What’s your greatest memory doing stand-up so far?
I would have to say, I was at a performance in Los Angeles in Universal City which is in Universal Studios, it was the Universal Amphitheater. I opened for three musical legends that I grew up with: The Temptations, The Four Tops, and then they had The Whispers with them. There were 7,000 people and they wanted me to do 15 minutes. Now, to work with these guys was one thing, but to go work in an enclosed venue with 7,000 at that time, it was amazing. That’s when I got to feel what the energy of that many people laughing felt like because people don’t realize, there is energy in laughter and its moving air and stuff so when I hit my punch line it’s like standing in front of a bass speaker, you could feel that. When I hit my first punch line and the wave of energy from all that laughter hit me, my hands started shaking and I was thinking ‘I hope they don’t see my hand shaking.’ I was holding the microphone and it was getting out of control. Oh god, it was amazing. That still is one of the biggest moments, that was very memorable and I will never forget that feeling. It was fantastic.

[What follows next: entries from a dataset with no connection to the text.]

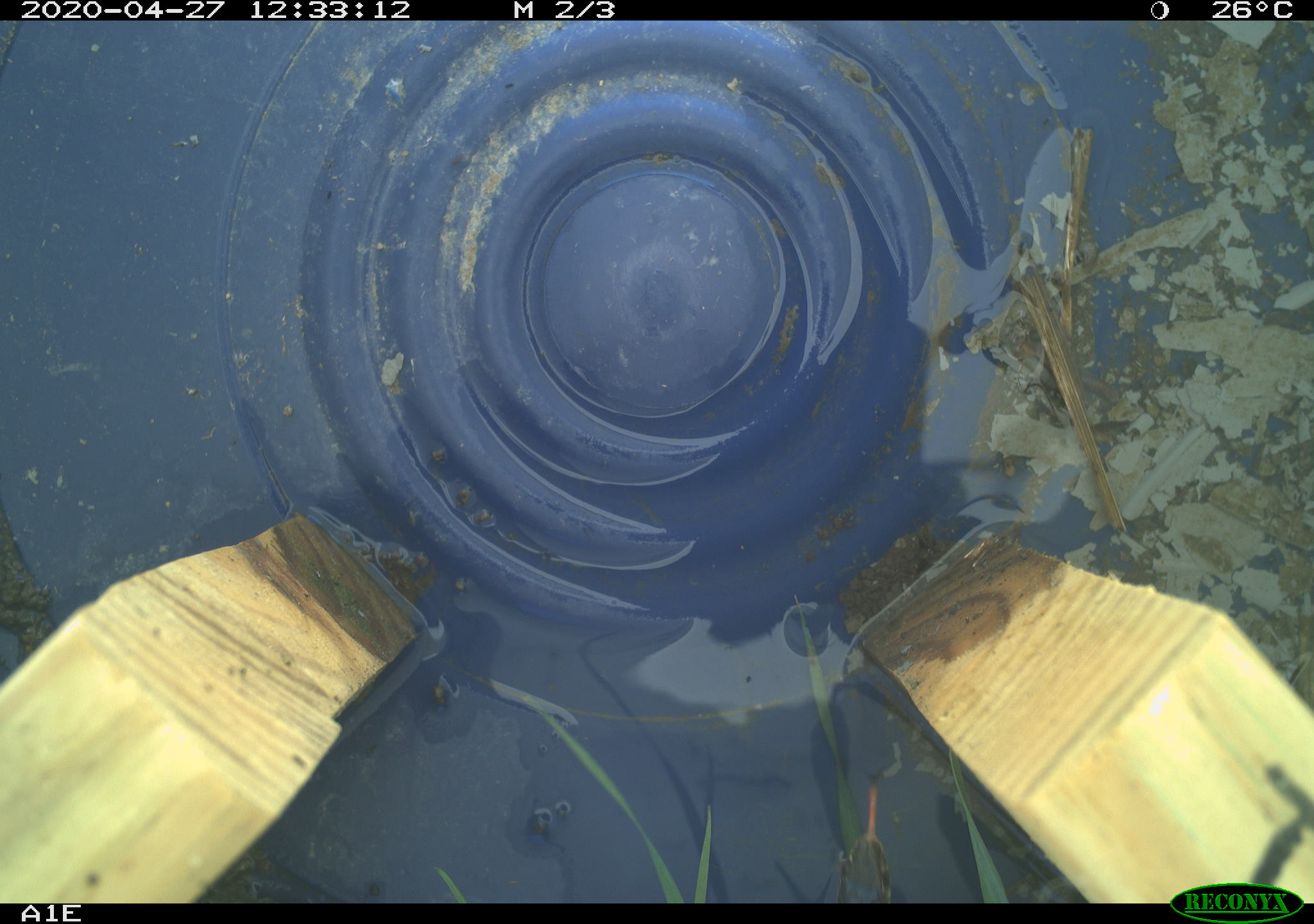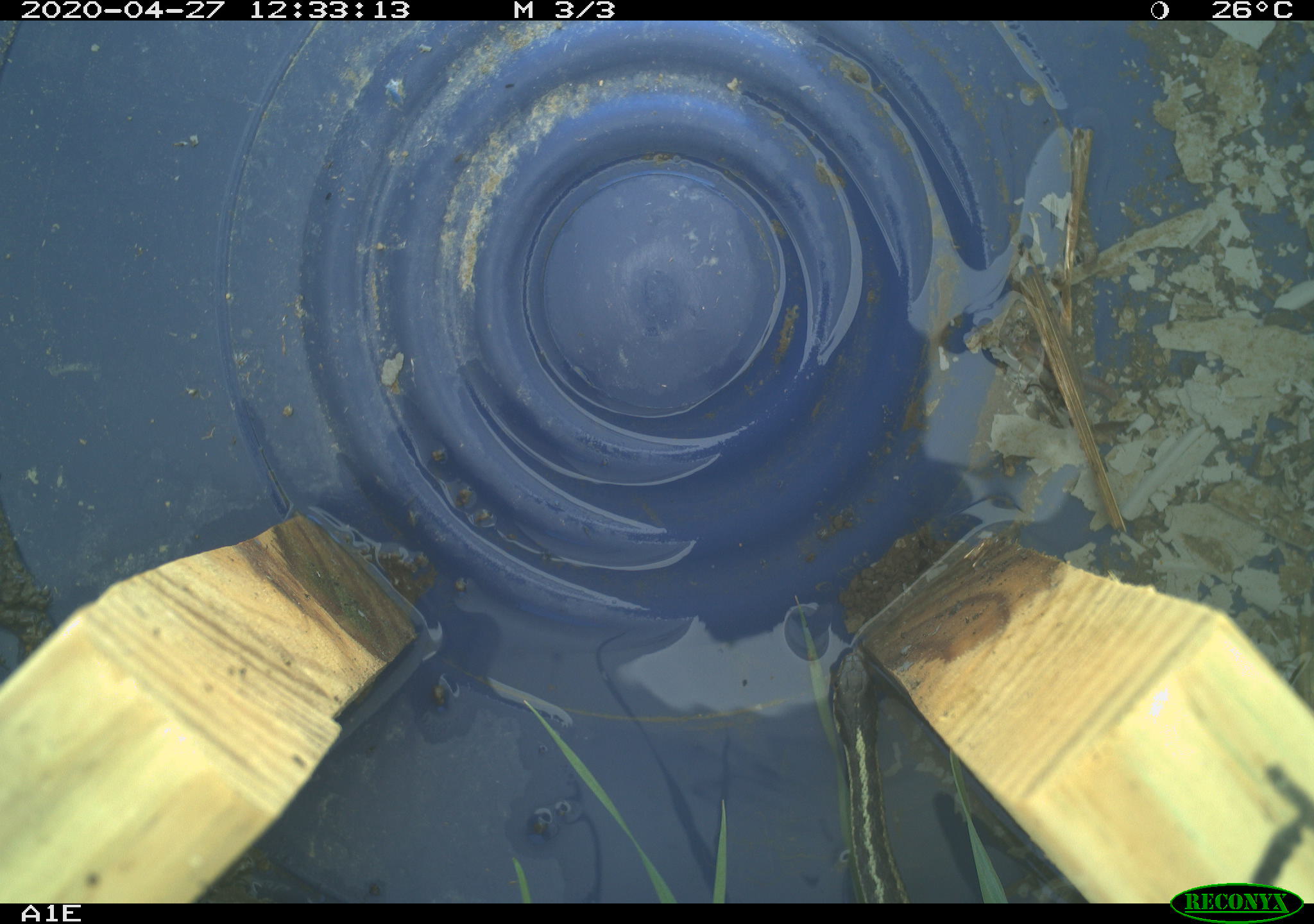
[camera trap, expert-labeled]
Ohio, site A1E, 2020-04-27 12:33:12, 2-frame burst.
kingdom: Animalia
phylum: Chordata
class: Reptilia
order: Squamata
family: Colubridae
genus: Thamnophis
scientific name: Thamnophis sirtalis sirtalis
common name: eastern gartersnake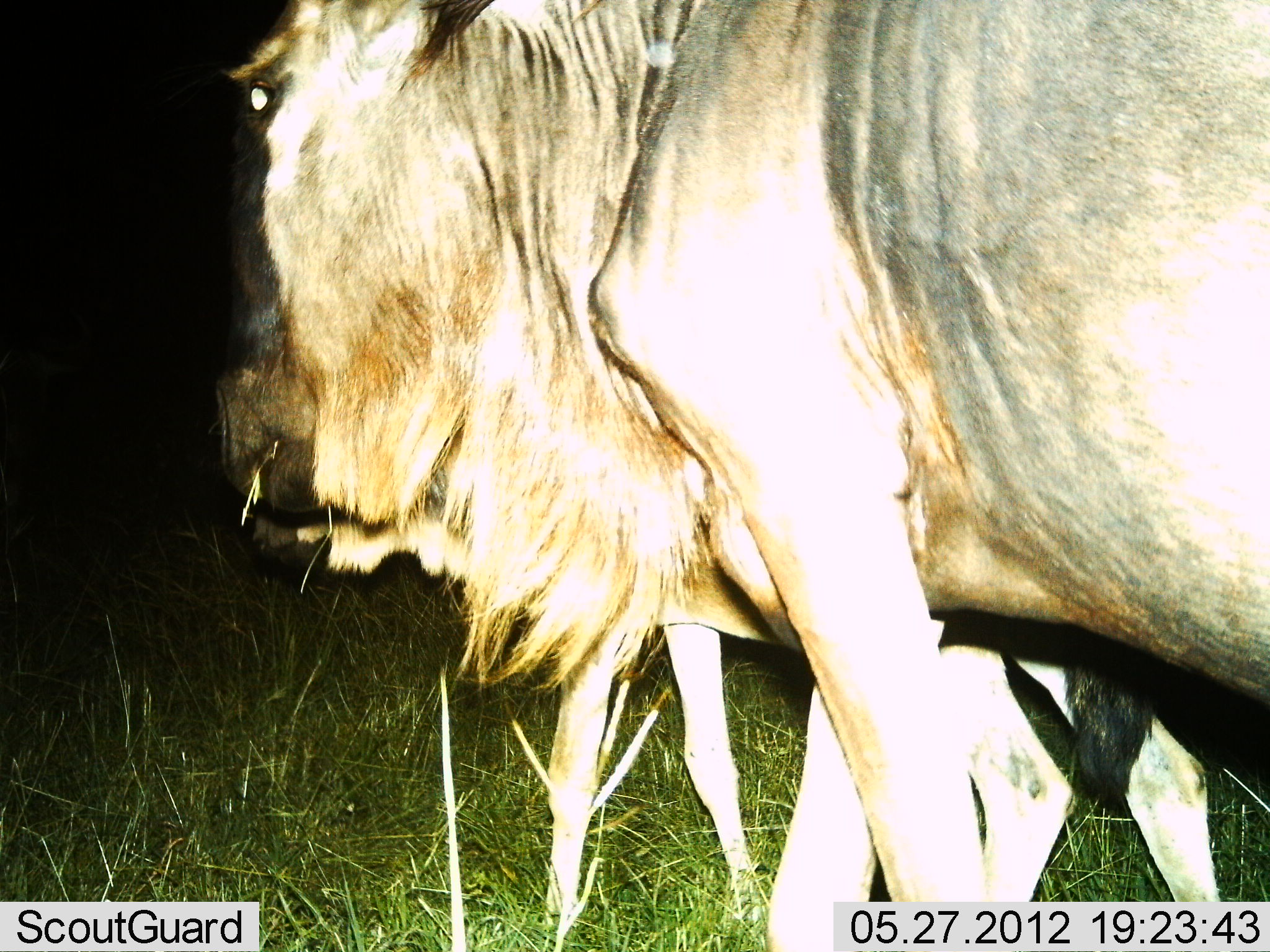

Now you’ve been doing acting as well, have you enjoyed that?
Oh, love acting. It’s a lot of hurry up and wait, tedious, boring, until you see the final product and see that ‘wow, they did all that from that.’ It’s pretty amazing to watch directors and the choices that other actors, I’ve worked with some pretty cool actors and I tend to sit back and watch everything that’s going on because it’s very interesting to me and it’s as fun as doing stand-up but I wouldn’t put it first. Stand-up is my first love.
What are your plans for the future?
I have no plans. In fact, I’ve made it to Erie and I plan on stopping right now (Laughs). I just continue doing what I’m doing, trying to refine the craft of stand-up. Chris Rock said on Oprah once that ‘he wanted to be the best stand-up’ and I watched that dude become the best one. He got a CableACE for one of his specials and I was like ‘wow’ it just blew me away. Then he got another for another one, so when I see that and see the work that he puts into it, I get motivated to really want to work like that. So, I’m still trying to find myself after all these years. It’s an identity you want to find, what you want to talk about, and I have a pretty good sense of who I am and what I like to talk about. So, I just want to get that out there and let it be known so I’ll continue doing this as long as I can. It’s fun. Traveling is the hardest part, it’s old. But that’s what I want to do.